Purchase applications for new homes pick up despite declining sales

Year-over-year increase is a sign of growing demand for newly built homes, says MBA

Purchase applications for new homes pick up despite declining sales

Mortgage applications for home purchases increased in April as demand for newly built homes grows amid the housing supply shortage, the Mortgage Bankers Association reported.

Data from MBA’s Builder Application Survey showed that purchase applications for new homes in April rose 4.1% year over year but were down 11% month over month. Despite the monthly decline, MBA deputy chief economist Joel Kan noted that the annual rise is a positive sign that homebuyers are turning to new homes as a way to adapt to limited housing inventory.

“This was the third straight month of year-over-year growth in applications, which signals improving housing demand for newly built homes at a time when the broader housing market is leaning more on new construction to boost for-sale inventory levels,” Kan said. “Mortgage rates have settled in the 6.5% range lately and remain over a percentage point higher than last year. The higher mortgage rate environment continues to factor into homebuying and selling decisions.” 

New single-family home sales were estimated to be running at a seasonally adjusted annual rate of 649,000 units in April, down 2.6% from the March pace of 666,000 units. Unadjusted, MBA estimates there were 58,000 new home sales in April 2023, down 10.8% from 65,000 new home sales in March.
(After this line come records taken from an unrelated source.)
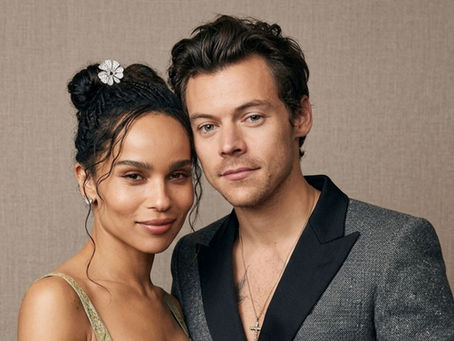 💍😱 Harry Styles y Zoë Kravitz se comprometen tras 8 meses de relación, ¡la noticia fue confirmada por "People"! 🔥✨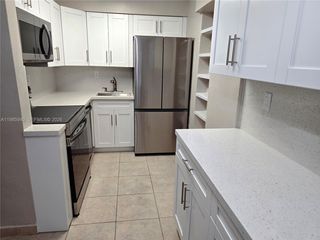 8701 SW 141st St B2, Palmetto Bay, FL 33176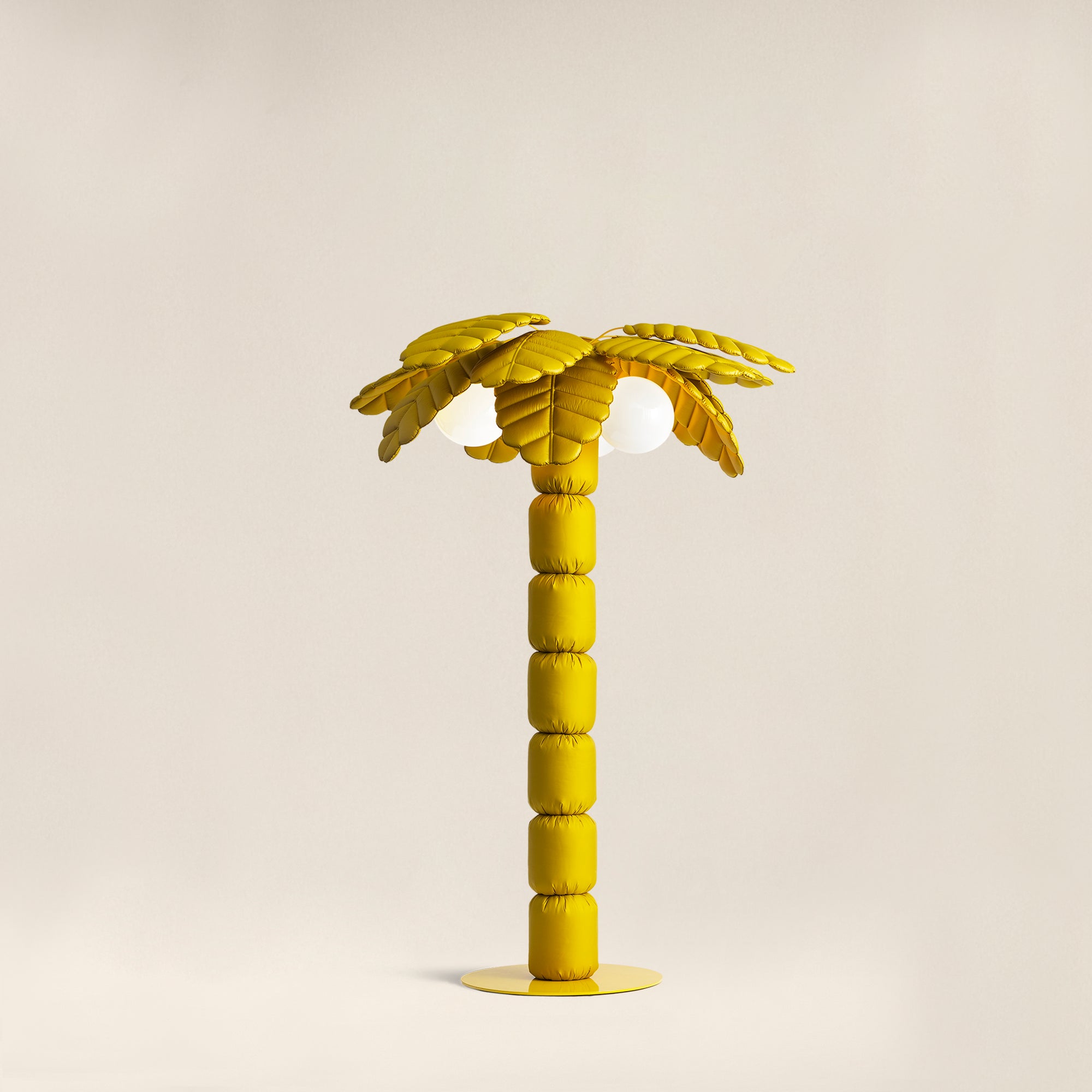 Palm Beach floor lamp by Pet Therapy™ – palm-shaped LED lamp with powder-coated metal structure and recycled PL fabric padding.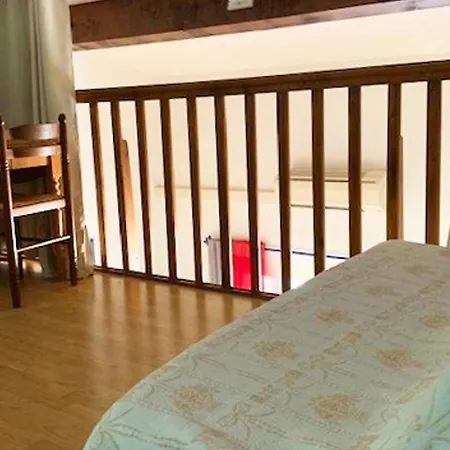 Mitoyenne Climatisee, Piscine, Parking, 450m De La - Fr-1-607-17 *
“Since the brief pick-up in new home sales in January when mortgage rates dipped, the pace of new home sales has declined for three consecutive months,” Kan said. “With the recently released Census data showing single-family permitting activity on the upswing and housing starts also rising, we expect that to translate to growth in new home sales activity in the second half of the year.”

The average loan size of new homes fell to $401,756 in April from $407,015 in March. By product type, conventional loans composed 66.2% of loan applications, FHA loans composed 23.4%, RHS/USDA loans composed 0.4%, and VA loans composed 10%.